The price of law school casebooks (as well as college textbooks generally) seems to grow every year. At the present time, many casebooks cost over $200 when purchased new. The high cost is made worse by the appearance of a new edition every few years, which makes the cheaper used books in short supply (or completely unavailable). New editions seem to appear every five years or so for many casebooks, and this is true not only in fast-moving areas of law, but even in subjects where most of the cases are decades (or centuries) old.
We as faculty can greatly reduce the cost of casebooks to students by simply opting out of new editions and staying with the older edition. This makes more used copies available, lowering the cost for students, and reduces the burden on us of updating reading assignment page references to substantially the same material. Although the publisher may not directly sell new copies of the older edition, there are ample sources available from third parties, both new and used. Indeed, upon the appearance of a new edition, there is often a glut of new and used books that hits the market for low prices as the old edition becomes obsolete. These can be acquired for pennies on the dollar, saving students significant amounts of money.

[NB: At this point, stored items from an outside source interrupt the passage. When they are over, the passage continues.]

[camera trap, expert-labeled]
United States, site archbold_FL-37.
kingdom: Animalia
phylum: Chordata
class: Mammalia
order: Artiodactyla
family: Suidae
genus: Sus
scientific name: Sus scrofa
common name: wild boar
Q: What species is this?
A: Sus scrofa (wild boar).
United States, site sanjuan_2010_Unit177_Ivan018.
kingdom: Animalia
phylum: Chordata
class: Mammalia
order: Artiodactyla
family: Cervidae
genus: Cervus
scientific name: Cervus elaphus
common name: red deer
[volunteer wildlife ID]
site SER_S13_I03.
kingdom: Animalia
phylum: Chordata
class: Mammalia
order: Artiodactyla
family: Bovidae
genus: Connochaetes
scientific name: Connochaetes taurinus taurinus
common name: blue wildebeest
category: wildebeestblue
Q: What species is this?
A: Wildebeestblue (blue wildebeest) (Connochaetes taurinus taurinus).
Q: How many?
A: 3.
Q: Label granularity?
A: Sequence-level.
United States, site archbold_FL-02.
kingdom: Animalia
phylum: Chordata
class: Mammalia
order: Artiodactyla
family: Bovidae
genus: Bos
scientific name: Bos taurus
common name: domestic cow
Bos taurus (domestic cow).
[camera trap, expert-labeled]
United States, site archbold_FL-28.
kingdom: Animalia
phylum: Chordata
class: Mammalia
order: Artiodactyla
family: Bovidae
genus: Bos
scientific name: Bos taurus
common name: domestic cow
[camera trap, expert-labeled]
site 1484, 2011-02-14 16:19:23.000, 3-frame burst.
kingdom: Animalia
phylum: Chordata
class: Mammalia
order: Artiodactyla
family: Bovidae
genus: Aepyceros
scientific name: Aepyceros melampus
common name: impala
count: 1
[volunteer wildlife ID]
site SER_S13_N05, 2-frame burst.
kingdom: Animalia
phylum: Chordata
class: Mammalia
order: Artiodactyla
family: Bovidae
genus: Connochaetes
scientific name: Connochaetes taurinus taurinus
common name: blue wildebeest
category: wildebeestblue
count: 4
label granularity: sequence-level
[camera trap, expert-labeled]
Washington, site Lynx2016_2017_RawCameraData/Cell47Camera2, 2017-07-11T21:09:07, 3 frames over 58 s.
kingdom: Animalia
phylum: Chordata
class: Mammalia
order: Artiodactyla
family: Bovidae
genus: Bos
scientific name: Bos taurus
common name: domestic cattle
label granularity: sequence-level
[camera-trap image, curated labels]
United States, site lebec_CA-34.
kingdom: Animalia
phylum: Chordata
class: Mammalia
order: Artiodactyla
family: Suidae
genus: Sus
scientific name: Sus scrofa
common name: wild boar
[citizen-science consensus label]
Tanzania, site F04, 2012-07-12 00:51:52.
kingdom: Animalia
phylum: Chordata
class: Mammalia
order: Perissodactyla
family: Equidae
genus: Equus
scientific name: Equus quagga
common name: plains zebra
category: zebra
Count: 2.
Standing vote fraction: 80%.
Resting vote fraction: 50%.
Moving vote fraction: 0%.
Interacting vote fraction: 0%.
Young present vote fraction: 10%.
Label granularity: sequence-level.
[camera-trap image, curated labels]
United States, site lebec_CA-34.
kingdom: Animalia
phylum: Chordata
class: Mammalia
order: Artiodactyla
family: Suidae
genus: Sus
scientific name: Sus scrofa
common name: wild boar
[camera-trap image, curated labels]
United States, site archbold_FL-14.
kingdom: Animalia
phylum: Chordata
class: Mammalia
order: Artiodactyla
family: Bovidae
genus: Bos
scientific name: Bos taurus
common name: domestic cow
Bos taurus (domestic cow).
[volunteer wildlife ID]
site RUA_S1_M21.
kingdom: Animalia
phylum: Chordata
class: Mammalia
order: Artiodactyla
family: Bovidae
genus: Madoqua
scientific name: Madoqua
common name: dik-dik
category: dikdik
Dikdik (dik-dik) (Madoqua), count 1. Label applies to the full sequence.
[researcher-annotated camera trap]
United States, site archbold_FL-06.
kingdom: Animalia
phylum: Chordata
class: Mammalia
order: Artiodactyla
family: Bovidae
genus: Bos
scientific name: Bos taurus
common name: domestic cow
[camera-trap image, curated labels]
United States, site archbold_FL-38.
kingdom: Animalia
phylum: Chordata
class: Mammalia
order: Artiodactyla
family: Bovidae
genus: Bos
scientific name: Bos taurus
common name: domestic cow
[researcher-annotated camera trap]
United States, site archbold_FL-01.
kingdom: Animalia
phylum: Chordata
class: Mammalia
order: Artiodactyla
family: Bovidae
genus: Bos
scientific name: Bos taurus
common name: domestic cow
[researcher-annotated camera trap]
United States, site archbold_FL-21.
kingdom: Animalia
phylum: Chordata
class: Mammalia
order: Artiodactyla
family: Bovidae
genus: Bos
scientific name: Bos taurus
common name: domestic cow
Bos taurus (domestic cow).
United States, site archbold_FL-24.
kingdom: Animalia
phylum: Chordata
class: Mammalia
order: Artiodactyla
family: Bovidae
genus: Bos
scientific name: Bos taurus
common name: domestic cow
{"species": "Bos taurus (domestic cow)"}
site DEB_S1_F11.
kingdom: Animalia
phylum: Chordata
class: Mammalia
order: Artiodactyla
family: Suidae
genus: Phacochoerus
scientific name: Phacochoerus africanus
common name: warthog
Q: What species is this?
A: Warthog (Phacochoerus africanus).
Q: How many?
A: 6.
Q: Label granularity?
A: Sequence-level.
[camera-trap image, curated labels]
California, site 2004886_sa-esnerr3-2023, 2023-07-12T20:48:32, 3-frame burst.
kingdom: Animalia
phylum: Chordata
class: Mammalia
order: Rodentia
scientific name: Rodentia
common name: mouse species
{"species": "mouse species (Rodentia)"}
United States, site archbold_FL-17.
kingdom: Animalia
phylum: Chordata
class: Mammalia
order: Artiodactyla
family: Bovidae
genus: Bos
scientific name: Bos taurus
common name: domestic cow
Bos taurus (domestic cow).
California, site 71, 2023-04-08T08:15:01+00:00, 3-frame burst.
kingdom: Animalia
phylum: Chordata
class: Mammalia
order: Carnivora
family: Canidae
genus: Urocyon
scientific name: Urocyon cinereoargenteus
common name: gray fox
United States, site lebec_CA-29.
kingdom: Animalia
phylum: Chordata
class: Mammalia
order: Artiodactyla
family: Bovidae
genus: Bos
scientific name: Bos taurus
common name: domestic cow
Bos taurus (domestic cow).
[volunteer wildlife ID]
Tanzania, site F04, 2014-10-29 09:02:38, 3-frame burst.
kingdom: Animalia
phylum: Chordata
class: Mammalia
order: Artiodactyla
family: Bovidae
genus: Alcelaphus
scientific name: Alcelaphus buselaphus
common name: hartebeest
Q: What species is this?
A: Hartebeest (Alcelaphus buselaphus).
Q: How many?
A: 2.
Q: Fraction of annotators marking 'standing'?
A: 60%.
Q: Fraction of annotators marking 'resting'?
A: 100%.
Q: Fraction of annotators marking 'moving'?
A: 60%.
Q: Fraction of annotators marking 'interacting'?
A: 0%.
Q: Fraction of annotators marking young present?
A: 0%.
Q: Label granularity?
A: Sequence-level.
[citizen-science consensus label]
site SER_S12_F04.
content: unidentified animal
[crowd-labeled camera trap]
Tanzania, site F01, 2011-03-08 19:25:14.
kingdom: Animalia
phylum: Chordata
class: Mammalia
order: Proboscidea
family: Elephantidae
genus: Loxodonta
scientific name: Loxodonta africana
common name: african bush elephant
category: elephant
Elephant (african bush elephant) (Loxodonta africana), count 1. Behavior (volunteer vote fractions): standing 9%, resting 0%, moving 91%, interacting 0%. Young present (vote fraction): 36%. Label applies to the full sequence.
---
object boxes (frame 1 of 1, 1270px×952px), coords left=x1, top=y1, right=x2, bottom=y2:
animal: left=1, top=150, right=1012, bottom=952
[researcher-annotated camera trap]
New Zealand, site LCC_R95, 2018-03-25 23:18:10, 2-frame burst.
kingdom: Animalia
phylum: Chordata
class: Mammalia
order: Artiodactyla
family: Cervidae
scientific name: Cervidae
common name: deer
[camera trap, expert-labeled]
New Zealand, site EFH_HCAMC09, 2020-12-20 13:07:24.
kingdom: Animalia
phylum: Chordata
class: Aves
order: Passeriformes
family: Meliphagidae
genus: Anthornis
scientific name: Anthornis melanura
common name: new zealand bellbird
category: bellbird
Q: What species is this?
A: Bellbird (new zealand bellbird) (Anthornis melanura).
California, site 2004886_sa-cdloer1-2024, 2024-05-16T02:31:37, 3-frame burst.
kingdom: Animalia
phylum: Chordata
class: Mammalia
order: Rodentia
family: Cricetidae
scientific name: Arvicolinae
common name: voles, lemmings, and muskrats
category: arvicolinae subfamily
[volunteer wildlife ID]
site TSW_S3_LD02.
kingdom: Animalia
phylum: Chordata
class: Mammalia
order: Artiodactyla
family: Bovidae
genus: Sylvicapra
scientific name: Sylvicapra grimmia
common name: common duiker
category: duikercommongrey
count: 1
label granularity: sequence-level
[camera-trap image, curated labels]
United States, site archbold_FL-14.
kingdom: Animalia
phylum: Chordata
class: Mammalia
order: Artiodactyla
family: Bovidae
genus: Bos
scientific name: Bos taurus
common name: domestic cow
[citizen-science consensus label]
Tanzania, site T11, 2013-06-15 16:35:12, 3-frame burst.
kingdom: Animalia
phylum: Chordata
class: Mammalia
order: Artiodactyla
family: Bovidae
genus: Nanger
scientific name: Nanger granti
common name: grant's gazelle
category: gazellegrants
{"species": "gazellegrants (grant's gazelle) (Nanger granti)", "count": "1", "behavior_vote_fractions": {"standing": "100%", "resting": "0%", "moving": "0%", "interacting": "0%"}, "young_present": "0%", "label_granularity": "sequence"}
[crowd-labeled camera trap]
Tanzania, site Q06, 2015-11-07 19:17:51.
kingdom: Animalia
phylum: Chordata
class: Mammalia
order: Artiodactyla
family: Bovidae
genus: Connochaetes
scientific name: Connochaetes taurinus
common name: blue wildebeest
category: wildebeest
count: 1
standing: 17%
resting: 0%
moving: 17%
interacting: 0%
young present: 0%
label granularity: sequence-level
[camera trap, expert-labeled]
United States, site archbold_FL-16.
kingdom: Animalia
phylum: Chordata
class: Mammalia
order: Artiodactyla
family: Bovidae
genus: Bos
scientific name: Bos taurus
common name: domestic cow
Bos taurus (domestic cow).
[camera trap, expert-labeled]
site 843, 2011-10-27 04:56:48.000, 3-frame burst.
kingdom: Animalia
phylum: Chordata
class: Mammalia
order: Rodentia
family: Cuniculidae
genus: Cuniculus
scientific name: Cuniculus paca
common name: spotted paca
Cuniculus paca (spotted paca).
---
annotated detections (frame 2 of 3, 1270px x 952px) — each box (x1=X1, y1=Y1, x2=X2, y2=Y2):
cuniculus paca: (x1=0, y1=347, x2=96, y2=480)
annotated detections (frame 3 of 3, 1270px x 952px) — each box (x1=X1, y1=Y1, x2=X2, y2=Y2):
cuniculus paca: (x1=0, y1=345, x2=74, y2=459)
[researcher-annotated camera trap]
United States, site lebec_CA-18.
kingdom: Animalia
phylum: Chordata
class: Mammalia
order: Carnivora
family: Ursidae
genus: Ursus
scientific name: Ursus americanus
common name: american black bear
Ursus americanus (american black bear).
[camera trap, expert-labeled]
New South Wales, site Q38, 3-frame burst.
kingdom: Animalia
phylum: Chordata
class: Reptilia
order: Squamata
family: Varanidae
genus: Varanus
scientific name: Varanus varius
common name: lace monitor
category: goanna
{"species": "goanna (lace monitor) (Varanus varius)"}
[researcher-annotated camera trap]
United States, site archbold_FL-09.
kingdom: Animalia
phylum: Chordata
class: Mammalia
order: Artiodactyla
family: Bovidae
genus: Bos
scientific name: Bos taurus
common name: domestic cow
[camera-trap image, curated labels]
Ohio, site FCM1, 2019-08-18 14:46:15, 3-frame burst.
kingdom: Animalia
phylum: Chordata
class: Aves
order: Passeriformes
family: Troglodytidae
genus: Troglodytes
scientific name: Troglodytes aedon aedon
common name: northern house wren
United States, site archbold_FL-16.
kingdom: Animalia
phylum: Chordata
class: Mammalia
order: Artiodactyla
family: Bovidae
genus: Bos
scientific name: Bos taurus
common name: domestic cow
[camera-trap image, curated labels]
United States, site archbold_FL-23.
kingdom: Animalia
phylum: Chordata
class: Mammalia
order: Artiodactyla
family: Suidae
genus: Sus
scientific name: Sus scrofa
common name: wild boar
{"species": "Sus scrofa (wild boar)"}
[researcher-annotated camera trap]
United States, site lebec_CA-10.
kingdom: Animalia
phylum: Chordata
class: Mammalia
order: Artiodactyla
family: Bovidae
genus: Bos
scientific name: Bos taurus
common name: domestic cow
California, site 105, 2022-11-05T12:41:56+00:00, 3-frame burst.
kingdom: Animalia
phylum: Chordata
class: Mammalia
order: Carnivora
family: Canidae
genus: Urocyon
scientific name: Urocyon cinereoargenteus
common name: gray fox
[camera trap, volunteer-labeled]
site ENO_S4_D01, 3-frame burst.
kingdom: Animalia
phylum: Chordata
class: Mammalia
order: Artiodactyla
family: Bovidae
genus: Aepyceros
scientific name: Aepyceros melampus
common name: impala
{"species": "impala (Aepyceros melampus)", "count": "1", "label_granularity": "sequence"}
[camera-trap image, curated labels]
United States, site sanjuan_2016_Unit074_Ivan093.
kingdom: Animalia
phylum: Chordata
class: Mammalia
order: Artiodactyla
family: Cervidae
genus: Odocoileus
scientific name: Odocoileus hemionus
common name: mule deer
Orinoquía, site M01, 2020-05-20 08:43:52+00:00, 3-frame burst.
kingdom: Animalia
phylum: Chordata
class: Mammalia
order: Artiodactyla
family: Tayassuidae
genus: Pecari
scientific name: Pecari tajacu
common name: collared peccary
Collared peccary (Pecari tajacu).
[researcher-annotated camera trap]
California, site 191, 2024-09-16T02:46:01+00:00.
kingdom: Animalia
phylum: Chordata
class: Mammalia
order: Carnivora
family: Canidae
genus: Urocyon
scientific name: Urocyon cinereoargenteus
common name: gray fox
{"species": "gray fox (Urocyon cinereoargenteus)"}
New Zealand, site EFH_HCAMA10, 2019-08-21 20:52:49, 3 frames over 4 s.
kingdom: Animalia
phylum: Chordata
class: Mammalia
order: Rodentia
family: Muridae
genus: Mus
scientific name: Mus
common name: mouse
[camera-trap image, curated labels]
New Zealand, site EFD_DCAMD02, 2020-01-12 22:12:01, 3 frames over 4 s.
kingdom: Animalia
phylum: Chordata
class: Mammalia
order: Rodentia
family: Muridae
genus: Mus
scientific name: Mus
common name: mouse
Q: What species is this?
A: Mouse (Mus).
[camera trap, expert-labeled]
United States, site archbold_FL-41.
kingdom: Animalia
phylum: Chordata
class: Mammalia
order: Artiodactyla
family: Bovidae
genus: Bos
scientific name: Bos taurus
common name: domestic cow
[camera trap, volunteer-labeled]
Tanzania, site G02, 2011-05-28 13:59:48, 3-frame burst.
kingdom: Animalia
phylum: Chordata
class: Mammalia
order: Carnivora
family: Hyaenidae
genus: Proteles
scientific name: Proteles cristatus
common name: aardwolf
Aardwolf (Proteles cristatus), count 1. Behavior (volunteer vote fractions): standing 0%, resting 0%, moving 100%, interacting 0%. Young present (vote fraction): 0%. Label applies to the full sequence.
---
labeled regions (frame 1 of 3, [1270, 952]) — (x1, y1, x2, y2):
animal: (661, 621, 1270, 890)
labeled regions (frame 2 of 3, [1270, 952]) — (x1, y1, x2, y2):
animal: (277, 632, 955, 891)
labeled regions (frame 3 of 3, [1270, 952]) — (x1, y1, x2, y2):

I adopted this strategy for the first time this year, buying up used casebooks for my Pepperdine 1L students from Amazon and other websites (see below). These used books were available at approximately a 97% discount to the price of a new copy of the new edition. This saved my students over $11,000 and probably saved some trees as well. I doubt that the students will miss out on any great new cases by using the earlier edition, and to the extent there are new developments I can supplement the readings myself.
One of the things I like the most about this approach is that it works best when new editions of a casebook appear very rapidly. The publishers that create new editions every few years will have older editions that are less out of date, making them easier to stay with. The publishers who update only when new developments warrant an update will make it harder to use older editions.
Of course, this strategy does not work for all areas of law. I doubt I would assign a casebook on healthcare law or Internet law, for example, from ten years ago. But most of the first-year curriculum changes only glacially, and with just a few supplemental cases the students can be completely up to date. I hope that more faculty will adopt this strategy, at least until the day when there are good open source alternatives for casebooks.